(収集した資料)

>>>

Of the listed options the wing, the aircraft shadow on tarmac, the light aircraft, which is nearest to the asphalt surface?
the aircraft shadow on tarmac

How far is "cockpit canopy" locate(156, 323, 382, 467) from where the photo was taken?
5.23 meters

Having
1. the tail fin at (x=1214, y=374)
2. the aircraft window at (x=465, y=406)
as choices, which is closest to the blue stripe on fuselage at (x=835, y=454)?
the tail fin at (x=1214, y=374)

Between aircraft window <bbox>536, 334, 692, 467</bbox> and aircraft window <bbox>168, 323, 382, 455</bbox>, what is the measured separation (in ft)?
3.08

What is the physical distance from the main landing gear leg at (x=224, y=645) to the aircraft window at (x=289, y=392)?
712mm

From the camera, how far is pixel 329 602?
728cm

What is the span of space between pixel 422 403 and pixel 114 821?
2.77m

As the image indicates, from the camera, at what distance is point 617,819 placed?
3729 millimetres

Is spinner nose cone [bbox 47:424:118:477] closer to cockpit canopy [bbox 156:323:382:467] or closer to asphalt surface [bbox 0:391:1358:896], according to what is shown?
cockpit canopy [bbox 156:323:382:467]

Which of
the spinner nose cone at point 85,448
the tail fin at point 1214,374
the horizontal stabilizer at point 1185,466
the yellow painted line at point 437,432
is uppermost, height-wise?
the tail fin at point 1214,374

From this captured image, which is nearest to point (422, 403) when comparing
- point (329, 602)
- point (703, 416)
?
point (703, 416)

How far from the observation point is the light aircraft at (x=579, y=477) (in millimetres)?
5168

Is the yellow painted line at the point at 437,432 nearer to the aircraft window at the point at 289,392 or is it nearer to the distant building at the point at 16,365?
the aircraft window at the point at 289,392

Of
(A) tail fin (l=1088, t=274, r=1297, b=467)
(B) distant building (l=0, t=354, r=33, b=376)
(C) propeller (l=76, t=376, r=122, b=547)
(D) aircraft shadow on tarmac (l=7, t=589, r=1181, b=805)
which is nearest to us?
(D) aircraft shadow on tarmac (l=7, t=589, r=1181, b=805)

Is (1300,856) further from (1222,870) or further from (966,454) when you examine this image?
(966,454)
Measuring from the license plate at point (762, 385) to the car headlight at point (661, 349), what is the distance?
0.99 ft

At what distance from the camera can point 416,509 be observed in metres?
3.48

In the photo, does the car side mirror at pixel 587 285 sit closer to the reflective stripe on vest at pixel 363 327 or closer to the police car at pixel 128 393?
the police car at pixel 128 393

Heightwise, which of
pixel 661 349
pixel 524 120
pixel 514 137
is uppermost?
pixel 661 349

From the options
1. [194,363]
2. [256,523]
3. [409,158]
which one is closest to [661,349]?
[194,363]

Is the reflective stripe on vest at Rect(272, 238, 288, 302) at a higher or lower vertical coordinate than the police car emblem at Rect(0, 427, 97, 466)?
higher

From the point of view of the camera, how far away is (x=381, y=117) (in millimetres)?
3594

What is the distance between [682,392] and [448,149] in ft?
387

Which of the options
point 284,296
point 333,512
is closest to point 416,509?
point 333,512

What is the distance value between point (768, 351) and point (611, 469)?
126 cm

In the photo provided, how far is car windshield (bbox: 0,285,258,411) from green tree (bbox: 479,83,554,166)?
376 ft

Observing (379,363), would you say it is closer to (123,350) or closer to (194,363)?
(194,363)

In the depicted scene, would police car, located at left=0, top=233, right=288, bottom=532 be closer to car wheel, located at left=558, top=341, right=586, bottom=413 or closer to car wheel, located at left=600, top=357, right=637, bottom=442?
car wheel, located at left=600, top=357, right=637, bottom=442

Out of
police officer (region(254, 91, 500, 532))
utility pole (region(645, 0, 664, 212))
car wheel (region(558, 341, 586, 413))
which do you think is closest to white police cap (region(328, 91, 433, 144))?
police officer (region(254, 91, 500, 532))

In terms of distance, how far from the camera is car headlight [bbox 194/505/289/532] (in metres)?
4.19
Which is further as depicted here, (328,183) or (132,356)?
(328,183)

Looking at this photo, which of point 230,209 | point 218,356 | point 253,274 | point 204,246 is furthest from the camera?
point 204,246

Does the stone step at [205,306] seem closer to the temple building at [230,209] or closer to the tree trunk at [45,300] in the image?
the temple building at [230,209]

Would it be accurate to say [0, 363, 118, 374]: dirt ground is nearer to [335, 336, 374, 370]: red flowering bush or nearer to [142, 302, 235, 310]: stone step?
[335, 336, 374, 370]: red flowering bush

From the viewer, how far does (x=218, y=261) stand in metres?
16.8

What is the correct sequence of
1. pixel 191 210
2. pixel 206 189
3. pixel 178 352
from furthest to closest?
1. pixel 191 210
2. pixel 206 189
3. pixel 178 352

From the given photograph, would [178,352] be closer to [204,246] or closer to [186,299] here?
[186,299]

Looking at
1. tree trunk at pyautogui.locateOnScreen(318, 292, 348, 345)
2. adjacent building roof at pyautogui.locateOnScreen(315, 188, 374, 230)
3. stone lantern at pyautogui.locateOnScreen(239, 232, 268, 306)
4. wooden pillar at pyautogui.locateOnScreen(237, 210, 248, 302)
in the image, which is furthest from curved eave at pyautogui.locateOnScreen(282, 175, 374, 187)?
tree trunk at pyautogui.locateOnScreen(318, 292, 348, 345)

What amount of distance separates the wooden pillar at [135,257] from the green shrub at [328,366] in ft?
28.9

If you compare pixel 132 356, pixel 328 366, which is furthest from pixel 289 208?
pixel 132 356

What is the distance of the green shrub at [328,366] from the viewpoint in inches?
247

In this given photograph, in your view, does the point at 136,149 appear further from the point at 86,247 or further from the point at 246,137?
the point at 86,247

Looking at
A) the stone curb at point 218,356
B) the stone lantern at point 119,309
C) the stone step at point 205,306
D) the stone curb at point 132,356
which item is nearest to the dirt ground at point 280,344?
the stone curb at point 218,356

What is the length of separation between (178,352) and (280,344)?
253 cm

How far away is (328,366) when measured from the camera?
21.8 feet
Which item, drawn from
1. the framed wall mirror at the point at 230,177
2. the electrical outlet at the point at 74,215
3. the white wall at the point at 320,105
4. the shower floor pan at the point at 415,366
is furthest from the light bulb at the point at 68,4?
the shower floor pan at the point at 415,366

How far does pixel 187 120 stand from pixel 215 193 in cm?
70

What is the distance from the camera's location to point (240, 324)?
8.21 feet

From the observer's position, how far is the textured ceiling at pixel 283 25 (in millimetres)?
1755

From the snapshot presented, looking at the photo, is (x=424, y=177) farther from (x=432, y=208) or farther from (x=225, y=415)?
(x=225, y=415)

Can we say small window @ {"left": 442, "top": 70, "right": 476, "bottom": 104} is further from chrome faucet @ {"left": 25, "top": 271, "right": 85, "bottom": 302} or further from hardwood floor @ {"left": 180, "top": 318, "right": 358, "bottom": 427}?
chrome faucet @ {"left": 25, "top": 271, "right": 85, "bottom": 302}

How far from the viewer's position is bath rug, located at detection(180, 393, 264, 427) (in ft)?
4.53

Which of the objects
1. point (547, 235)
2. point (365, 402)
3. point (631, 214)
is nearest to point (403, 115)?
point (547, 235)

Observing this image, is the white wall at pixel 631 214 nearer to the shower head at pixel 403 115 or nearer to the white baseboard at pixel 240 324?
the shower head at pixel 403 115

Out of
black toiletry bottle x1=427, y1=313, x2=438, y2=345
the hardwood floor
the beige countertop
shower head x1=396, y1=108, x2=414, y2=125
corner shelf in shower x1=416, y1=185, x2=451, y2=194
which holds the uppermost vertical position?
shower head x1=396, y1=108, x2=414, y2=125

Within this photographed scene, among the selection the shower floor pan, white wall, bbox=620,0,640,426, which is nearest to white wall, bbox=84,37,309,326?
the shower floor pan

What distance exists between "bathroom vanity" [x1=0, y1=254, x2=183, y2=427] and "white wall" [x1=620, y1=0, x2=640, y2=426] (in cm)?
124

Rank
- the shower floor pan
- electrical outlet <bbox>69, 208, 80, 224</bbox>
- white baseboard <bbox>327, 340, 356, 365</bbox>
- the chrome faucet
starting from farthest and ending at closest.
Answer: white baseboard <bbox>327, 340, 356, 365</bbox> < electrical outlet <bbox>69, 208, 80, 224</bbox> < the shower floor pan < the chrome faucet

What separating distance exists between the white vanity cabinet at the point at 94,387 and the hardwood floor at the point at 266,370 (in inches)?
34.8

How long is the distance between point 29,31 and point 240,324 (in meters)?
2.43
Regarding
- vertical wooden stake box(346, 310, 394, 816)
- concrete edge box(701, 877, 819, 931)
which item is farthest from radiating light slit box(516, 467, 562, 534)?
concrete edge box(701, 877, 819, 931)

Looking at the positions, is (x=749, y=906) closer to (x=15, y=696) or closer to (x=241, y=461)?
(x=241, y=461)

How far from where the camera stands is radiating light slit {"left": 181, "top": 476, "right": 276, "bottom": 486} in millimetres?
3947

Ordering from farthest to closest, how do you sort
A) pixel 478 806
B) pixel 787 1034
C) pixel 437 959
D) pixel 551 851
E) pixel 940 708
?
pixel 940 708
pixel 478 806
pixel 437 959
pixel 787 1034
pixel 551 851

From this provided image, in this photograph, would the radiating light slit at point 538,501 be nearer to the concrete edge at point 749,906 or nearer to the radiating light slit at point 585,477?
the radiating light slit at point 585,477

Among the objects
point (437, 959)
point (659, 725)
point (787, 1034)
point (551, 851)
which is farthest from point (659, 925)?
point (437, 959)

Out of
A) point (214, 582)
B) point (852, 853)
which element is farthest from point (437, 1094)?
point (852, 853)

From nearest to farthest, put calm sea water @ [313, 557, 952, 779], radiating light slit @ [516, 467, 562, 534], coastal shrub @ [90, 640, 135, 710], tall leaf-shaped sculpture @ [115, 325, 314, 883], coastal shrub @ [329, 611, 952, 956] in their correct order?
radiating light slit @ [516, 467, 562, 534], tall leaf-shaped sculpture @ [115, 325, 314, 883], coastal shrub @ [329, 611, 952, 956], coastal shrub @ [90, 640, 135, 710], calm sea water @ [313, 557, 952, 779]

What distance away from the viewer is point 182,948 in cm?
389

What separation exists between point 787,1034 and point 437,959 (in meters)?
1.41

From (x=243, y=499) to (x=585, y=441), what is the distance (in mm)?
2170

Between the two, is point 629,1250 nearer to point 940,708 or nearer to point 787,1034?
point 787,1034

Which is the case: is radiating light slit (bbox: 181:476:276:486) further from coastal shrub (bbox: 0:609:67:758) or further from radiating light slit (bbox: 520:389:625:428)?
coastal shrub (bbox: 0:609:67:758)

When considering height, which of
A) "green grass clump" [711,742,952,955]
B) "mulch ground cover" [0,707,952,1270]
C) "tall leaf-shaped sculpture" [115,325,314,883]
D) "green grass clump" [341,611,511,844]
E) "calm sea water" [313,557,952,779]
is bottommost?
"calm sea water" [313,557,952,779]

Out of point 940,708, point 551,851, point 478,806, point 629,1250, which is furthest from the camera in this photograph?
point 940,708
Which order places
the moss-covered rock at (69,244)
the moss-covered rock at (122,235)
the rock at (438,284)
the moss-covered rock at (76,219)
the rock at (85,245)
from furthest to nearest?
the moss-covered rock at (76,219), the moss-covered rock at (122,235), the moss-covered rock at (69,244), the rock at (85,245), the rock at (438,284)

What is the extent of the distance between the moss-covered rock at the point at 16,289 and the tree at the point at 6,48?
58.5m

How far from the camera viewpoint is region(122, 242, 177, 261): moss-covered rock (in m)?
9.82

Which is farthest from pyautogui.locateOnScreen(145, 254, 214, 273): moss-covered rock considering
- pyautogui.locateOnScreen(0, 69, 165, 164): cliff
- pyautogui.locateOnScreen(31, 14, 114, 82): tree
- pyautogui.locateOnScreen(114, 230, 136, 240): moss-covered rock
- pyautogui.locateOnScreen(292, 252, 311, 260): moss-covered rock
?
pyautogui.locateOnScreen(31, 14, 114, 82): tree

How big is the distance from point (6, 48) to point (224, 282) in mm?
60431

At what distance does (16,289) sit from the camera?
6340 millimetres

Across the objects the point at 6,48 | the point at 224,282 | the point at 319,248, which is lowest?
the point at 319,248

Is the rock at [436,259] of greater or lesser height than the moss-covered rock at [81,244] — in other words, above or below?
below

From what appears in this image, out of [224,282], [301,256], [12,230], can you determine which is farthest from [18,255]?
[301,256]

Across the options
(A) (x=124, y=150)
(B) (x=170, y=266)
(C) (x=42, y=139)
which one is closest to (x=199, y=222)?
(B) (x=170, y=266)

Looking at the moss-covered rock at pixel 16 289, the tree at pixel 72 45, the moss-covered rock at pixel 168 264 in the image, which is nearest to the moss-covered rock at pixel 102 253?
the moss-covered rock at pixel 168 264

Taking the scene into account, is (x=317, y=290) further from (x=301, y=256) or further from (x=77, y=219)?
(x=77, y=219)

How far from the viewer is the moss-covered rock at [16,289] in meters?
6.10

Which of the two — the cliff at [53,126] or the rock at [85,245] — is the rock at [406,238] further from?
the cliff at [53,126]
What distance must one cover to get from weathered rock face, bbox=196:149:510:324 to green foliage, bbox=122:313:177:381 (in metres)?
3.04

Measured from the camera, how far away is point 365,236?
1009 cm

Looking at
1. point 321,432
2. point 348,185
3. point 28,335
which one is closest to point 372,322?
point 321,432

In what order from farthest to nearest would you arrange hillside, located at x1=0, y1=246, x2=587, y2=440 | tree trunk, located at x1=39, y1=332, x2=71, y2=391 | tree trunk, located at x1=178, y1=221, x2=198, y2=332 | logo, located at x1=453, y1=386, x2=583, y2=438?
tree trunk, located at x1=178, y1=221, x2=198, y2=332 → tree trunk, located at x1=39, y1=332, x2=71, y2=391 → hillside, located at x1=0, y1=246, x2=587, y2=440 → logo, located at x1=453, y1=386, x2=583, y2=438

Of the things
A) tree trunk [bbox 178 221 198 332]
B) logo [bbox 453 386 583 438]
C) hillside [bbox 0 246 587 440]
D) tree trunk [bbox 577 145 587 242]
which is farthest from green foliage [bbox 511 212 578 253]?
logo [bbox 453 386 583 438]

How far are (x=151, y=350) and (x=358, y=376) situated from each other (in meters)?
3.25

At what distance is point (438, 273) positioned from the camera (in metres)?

<<<

「Taking the scene」を含む行から資料の最後までを、両端を含めて書き写せ。その際「weathered rock face」を「eroded cliff face」に置き換え、ほかは変えないこと。

Taking the scene into account, is (x=317, y=290) further from (x=301, y=256) or further from (x=77, y=219)?
(x=77, y=219)

How far from the viewer is the moss-covered rock at [16,289] in meters?
6.10

Which of the two — the cliff at [53,126] or the rock at [85,245] — is the rock at [406,238] further from?
the cliff at [53,126]
What distance must one cover to get from eroded cliff face, bbox=196:149:510:324 to green foliage, bbox=122:313:177:381 (in metres)?
3.04

Measured from the camera, how far away is point 365,236?
1009 cm

Looking at
1. point 321,432
2. point 348,185
3. point 28,335
which one is closest to point 372,322?
point 321,432

In what order from farthest to nearest would you arrange hillside, located at x1=0, y1=246, x2=587, y2=440 | tree trunk, located at x1=39, y1=332, x2=71, y2=391 | tree trunk, located at x1=178, y1=221, x2=198, y2=332 | logo, located at x1=453, y1=386, x2=583, y2=438?
tree trunk, located at x1=178, y1=221, x2=198, y2=332 → tree trunk, located at x1=39, y1=332, x2=71, y2=391 → hillside, located at x1=0, y1=246, x2=587, y2=440 → logo, located at x1=453, y1=386, x2=583, y2=438

Of the things
A) tree trunk [bbox 178 221 198 332]
B) logo [bbox 453 386 583 438]
C) hillside [bbox 0 246 587 440]
D) tree trunk [bbox 577 145 587 242]
which is farthest from green foliage [bbox 511 212 578 253]?
logo [bbox 453 386 583 438]

How far are (x=151, y=350) and (x=358, y=376) situated from each other (in meters)?
3.25

At what distance is point (438, 273) positioned from the camera (in metres)?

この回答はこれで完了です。